Many phthalates are very toxic to aquatic life, and several of them also cause long-lasting effects.
Function and use
Phthalates are commonly added as plasticisers to hard plastics to make the material soft, increase flexibility, prevent cracking and facilitate moulding by lowering its melting temperature.
Phthalates are not chemically bound to the material and can therefore easily be leached out. Phthalates may also function as carriers in cosmetic products.
Areas of application
Phthalates are primarily used in PVC plastic but are also used in rubber. The content of phthalates may be up to 40% of the finished product. The largest amounts of phthalates are found in products for flooring, wallpapers, electricity cables and foil.
Other uses are in tarpaulins, artificial leather commonly used in car parts and furniture for example, plastic-coated fabrics such as rain gear and shoes, and in plastic toys.
Phthalates may also be added to various types of paints and adhesives as plasticisers for binders. Phthalates may also be included in perfumes and skin creams.
Legislation around the world, including in the EU and the USA, restricts the use of certain phthalates in clothing, footwear and accessories. Leading clothing and footwear brands have banned the use of phthalates in the production of their products.

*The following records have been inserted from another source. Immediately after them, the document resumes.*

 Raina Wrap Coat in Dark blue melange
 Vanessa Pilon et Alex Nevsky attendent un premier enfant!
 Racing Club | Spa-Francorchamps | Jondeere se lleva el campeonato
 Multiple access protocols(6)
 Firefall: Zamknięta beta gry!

A number of phthalates are listed on both the REACH Candidate List, in Annex XVII, in CoRAP as well as in the RoHS directive.
More information about phthalates and how to replace them can be found in our report: Replacing Phthalates.
The most efficient way to phase out the use of phthalates would be to use materials that do not need plasticisers. Plastics such as PP and PE have a softer character.
Many alternative plasticisers are available on the market, of which several have been identified as safer alternatives by some authorities. For example: Pevalen from Perstorp, Proviplast from Proviron, OXSOFT from Oxea and other alternatives from Mampta Polycoat and NayaKem.
Other possible replacements include:
Acetyl tributyl citrate (ATBC)
Tri-n-butyl citrate (TBC)
Di(ethylhexyl) adipate (DEHA)
Dioctyl adipate (DOA)
Bis(2-ethylhexyl) terephthalate (DEHT/DOTP)
Dioctyl sebacate (DIDS)
Trioctyl trimetallitate (TOTM)
Trimethyl pentanyl diisobutyrate (TXIB)
Epoxy fatty acid methyl ester
There is ongoing research based on mixtures of benzoate esters, esters of bio-based 2,5-bis(hydroxymethyl)furan (BHMF) which have been protected with patents.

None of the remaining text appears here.